Work to be completed -> Can you output the records below exactly as they are written?

Excerpted data ->
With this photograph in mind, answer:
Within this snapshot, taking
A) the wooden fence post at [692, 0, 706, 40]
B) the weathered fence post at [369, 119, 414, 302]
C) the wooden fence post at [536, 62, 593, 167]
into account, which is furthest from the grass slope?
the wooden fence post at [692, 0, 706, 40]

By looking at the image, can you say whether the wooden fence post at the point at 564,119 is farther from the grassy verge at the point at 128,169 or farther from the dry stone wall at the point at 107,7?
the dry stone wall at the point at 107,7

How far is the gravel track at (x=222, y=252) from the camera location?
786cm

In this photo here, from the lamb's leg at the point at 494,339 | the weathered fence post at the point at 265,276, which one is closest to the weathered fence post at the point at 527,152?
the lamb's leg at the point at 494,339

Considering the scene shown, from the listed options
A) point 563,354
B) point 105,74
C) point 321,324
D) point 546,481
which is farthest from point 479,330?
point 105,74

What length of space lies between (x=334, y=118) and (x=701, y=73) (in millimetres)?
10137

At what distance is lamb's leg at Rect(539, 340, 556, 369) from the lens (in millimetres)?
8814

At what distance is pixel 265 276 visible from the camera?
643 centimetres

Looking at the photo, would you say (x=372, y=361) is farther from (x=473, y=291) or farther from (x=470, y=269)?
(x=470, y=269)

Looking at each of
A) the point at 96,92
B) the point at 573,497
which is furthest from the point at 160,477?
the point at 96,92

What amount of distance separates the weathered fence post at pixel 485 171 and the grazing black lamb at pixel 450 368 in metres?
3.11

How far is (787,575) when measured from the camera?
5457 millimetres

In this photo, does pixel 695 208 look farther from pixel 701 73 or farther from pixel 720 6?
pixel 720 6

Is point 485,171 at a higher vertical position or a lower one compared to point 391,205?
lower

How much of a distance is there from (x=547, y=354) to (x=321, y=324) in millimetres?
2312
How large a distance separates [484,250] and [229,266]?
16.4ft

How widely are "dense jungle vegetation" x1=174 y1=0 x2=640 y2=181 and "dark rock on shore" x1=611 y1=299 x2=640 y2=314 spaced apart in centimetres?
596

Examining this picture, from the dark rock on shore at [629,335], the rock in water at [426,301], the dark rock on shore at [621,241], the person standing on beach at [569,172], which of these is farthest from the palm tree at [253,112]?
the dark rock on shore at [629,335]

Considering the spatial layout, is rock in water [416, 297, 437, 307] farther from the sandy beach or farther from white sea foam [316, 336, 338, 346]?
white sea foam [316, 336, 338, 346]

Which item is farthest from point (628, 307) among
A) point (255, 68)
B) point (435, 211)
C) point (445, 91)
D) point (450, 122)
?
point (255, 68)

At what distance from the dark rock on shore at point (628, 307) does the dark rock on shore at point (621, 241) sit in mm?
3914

Response ->
With this photograph in mind, answer:
Within this snapshot, taking
A) the wooden fence post at [692, 0, 706, 40]
B) the weathered fence post at [369, 119, 414, 302]
C) the wooden fence post at [536, 62, 593, 167]
into account, which is furthest from the grass slope?
the wooden fence post at [692, 0, 706, 40]

By looking at the image, can you say whether the wooden fence post at the point at 564,119 is farther from the grassy verge at the point at 128,169 or farther from the dry stone wall at the point at 107,7?
the dry stone wall at the point at 107,7

How far is the gravel track at (x=222, y=252) from the camera location?
786cm

In this photo here, from the lamb's leg at the point at 494,339 | the weathered fence post at the point at 265,276, which one is closest to the weathered fence post at the point at 527,152?
the lamb's leg at the point at 494,339

Considering the scene shown, from the listed options
A) point 563,354
B) point 105,74
C) point 321,324
D) point 546,481
which is farthest from point 479,330?
point 105,74

What length of space lies between (x=334, y=118) and (x=701, y=73) (in millimetres)?
10137

At what distance is lamb's leg at Rect(539, 340, 556, 369) from the lens (in millimetres)?
8814

At what distance is pixel 265 276 visible from the camera?
643 centimetres

Looking at the photo, would you say (x=372, y=361) is farther from (x=473, y=291) or farther from (x=470, y=269)?
(x=470, y=269)

Looking at each of
A) the point at 96,92
B) the point at 573,497
which is furthest from the point at 160,477?
the point at 96,92

What amount of distance separates the weathered fence post at pixel 485 171 and the grazing black lamb at pixel 450 368 in metres?
3.11

How far is (787,575) when measured from the camera?
5457 millimetres

In this photo, does pixel 695 208 look farther from pixel 701 73 or farther from pixel 720 6?
pixel 720 6

Is point 485,171 at a higher vertical position or a lower one compared to point 391,205?
lower

How much of a distance is there from (x=547, y=354) to (x=321, y=324) in millimetres?
2312
How large a distance separates [484,250] and [229,266]?
16.4ft

How widely are "dense jungle vegetation" x1=174 y1=0 x2=640 y2=181 and "dark rock on shore" x1=611 y1=299 x2=640 y2=314 spaced apart in centimetres?
596

Examining this picture, from the dark rock on shore at [629,335], the rock in water at [426,301], the dark rock on shore at [621,241], the person standing on beach at [569,172], which of these is farthest from the palm tree at [253,112]?
the dark rock on shore at [629,335]

Considering the spatial layout, is rock in water [416, 297, 437, 307] farther from the sandy beach or farther from white sea foam [316, 336, 338, 346]?
white sea foam [316, 336, 338, 346]

Which item is farthest from point (628, 307) among
A) point (255, 68)
B) point (435, 211)
C) point (445, 91)
D) point (450, 122)
?
point (255, 68)

At what distance from the dark rock on shore at point (628, 307) does the dark rock on shore at point (621, 241) sit in mm?
3914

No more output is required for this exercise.